As the global outlook shifts back to sluggish growth in western markets and relatively slower growth in some fast developing countries, the challenge for luxury brands will be to prove that – having been the fastest to restart growth after the 2008–2009 meltdown – they can be resilient in relation to macroeconomic crashes and the swings of economic cycles.

Varying roles for western and fast developing markets
Strong concerns over the weakness and slow growth of the western markets means that those areas will have to be seen as origins rather than destinations in 2012. In other words, regions like Europe and the U.S. will play the role of mature markets that contribute to a luxury brand’s presence and relevance, rather than its outright financial success.

On the contrary, some fast developiong countries might be experiencing the first noticeable slowdown in momentum for the first time since their designation as the guiding lights of the global economy. Although it is highly unlikely that such speed reduction will affect the most affluent segments of the population in these markets, luxury brands will still need to prove themselves—and demonstrate the extent to which they have become truly indispensable threads in the fabric of these new societies.

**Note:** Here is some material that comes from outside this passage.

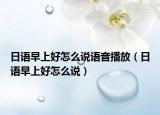 日语早上好怎么说语音播放（日语早上好怎么说）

The stakes are particularly high in a market like China, which sustains the fortunes of many global luxury icons, and where all eyes turn when seeking an engine of growth.

Interestingly, this dual situation may lead global luxury brands to think of their geographies in very much the same way as they think of their own distribution channel structures. Europe might well be considered the flagship region for these brands, but not necessarily a moneymaking one in the short term. Fast developing countries, on the other hand, may provide access and availability to new customer segments, driving growth and performance. In extremely simplified terms, this duality of models amounts to a delicate balance between the creation of desire and the development of demand.

True luxury defies downturns
The sum of these models can place luxury brands in a unique position in today’s global economic landscape. At a point in history when uncertainty is the only certainty and variance is the only average, luxury brands can aspire to become nothing short of commercial securities by acting as powerful risk mitigators. In the wake of the recent crisis, brands that have chosen to reclaim their history and uniqueness have shored formidable assets against any future economic downturn. They have based their brand promises and performance upon drivers of choice that are, by definition, less sensitive to a dampening economic climate.

When we look at the financial landscape, stabilization is what everyone seems to be seeking. A true luxury brand—one whose offer is really about undying currencies such as heritage and excellence—may well be the treasury bond of tomorrow’s competitive world, yielding the financial multiples and business continuity that represent the real luxury of today’s economy.